Come ci ricorda la letteratura economica, l’imposta sul reddito delle imprese è un tipo di tassazione fortemente regressivo e molto inefficiente. Secondo una revisione di questa letteratura effettuata dall’Adam Smith Institute, uno dei think tank più influenti al mondo, il 56.7% dell’importo generato dall’imposta sul reddito delle imprese (Corporation Tax) è a carico dei lavoratori. In altre parole questo significa che in un mondo sempre più globalizzato i lavoratori (ovvero la maggior parte dei cittadini) sono la categoria maggiormente colpita dalle imposte sul reddito delle imprese.
La domanda sorge quindi spontanea: perché si continua a parlare di “armonizzazione fiscale” quando si sa che le imposte sul reddito delle imprese tendono a ridurre lo spirito imprenditoriale, gli investimenti e la crescita? Per qualche motivo si vogliono “punire” a tutti i costi paesi ed aziende che riducono e pagano le imposte entro i termini di legge? Non sarebbe meglio iniziare a spostare il dibattito sull’effettiva utilità di questo tipo di imposta?
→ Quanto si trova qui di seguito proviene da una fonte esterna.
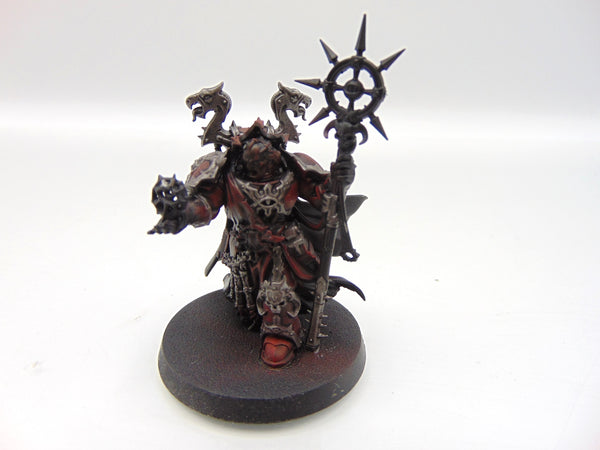 Chaos Sorcerer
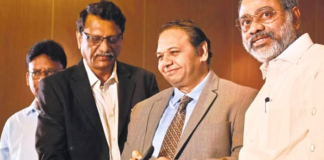 BSNL-City Media launch IPTV services in Andhra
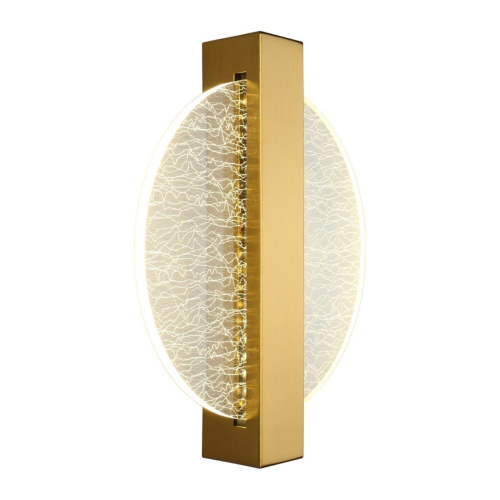 Светильник настенный (Бра) APL.343.11.08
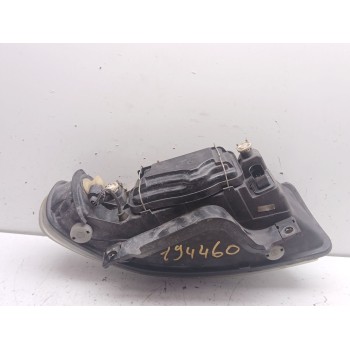 Recambio de faro izquierdo para seat leon (1m1) 1.6 16 v referencia OEM IAM 1m1941301d 7186732 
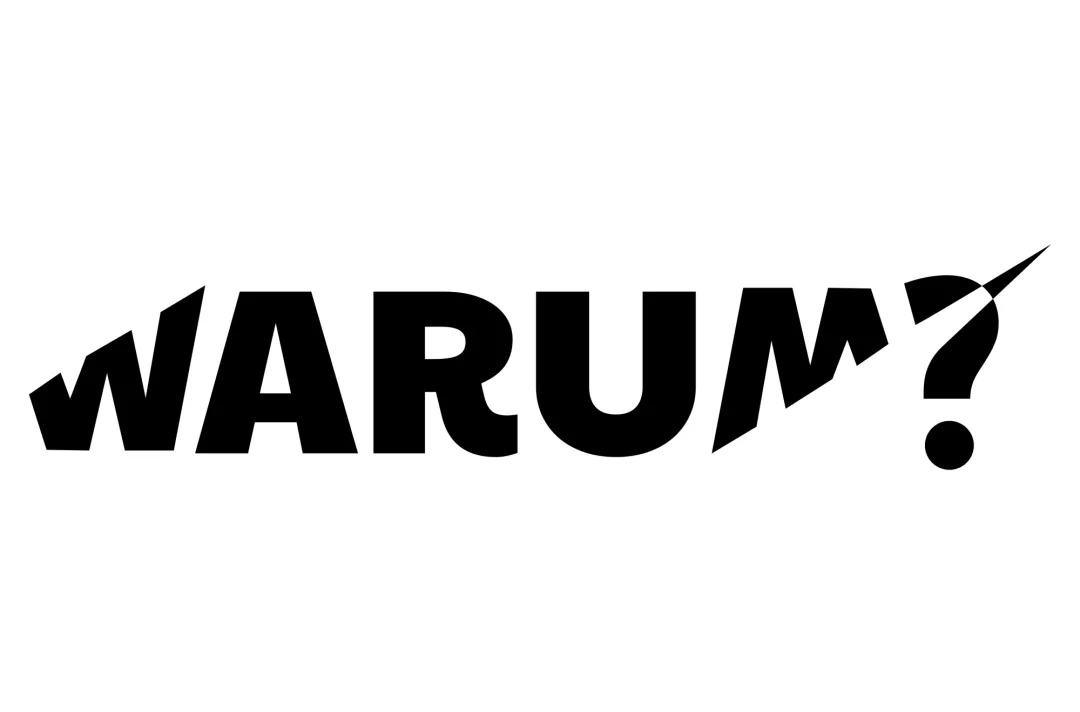 Logo of Warum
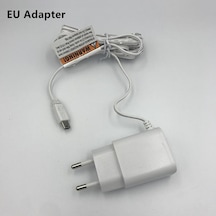 Jmsstore Eu Plug Bebek Monitörü Güç Adaptörü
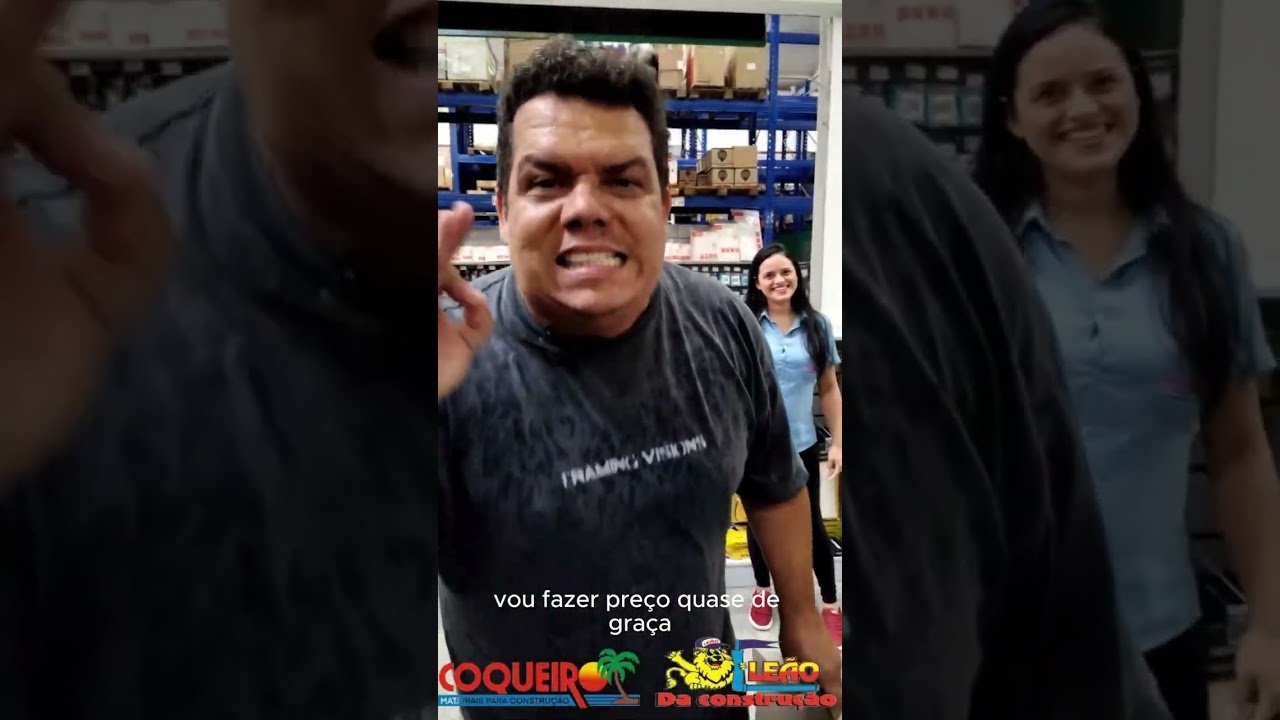 lojas coqueiro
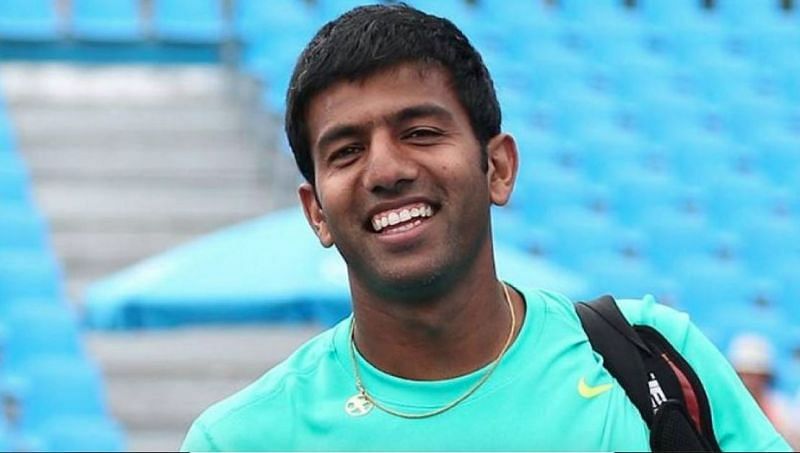 R ohan Bopanna missed out on a medal in Rio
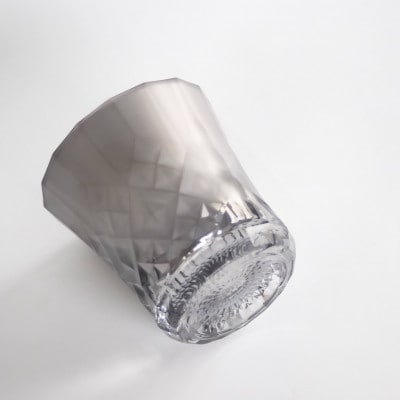 Jewelry・Glass　Rex/Silver-Haze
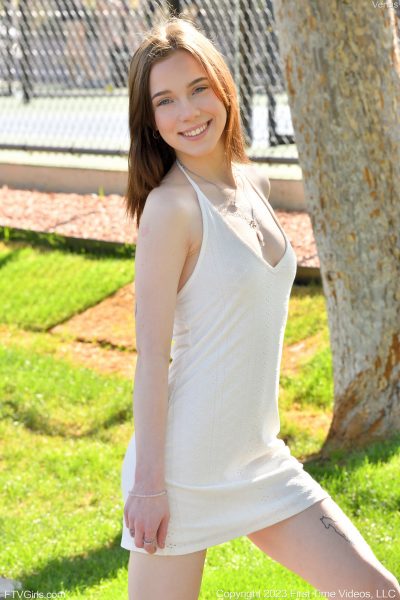 Venus Petite White FTV Girls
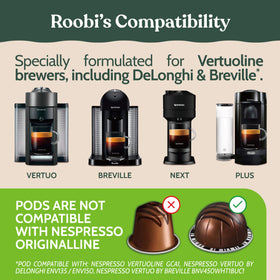 Carbon-neutral Roobi cleaning kit supports responsible maintenance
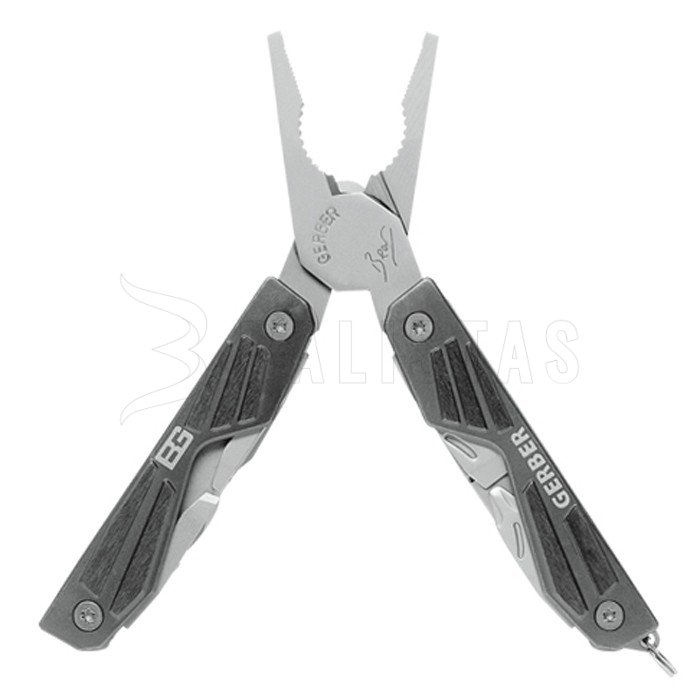Pinza multifunzione Gerber Bear Grylls Compact Multi-tool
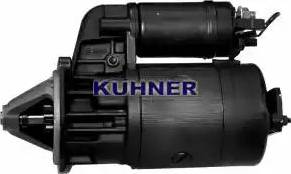 AD Kühner 1093 - Starter www.autospares.lv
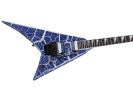 Jackson Pro Series Rhoads RR24 Lightning Crackle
Vista l’attuale voglia di riformare alcuni aspetti della fiscalità diretta a livello europeo, bisognerebbe forse iniziare a promuovere una battaglia per abolire l’imposta sul reddito delle imprese. Si potrebbe pensare di sostituirla con imposte più efficienti come, ad esempio, una tassa sul reddito distribuito agli azionisti. Come ricorda anche un interessante studio dell’Institute for Fiscal Studies pubblicato nel 2000, l’abolizione dell’imposta sul reddito delle imprese potrebbe garantire all’intera Unione Europea un vantaggio competitivo molto importante, nel breve-medio periodo. Una decisione simile, infatti, porterebbe ad un aumento significativo degli investimenti, della produzione, dei salari reali, dei risparmi e dell’occupazione. In parole più semplici, l’intera economia ne trarrebbe grandi benefici.